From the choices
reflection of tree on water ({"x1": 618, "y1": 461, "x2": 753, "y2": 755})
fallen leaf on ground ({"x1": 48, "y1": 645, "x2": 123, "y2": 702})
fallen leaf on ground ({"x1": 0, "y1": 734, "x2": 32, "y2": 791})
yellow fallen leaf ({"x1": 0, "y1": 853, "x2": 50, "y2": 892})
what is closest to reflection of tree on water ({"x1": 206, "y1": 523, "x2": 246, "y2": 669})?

+--

▶ _Aim_
Copy the lines above word for word, without changing anything.

▶ _Final result_
From the choices
reflection of tree on water ({"x1": 618, "y1": 461, "x2": 753, "y2": 755})
fallen leaf on ground ({"x1": 48, "y1": 645, "x2": 123, "y2": 702})
fallen leaf on ground ({"x1": 0, "y1": 734, "x2": 32, "y2": 791})
yellow fallen leaf ({"x1": 0, "y1": 853, "x2": 50, "y2": 892})
what is closest to reflection of tree on water ({"x1": 206, "y1": 523, "x2": 246, "y2": 669})?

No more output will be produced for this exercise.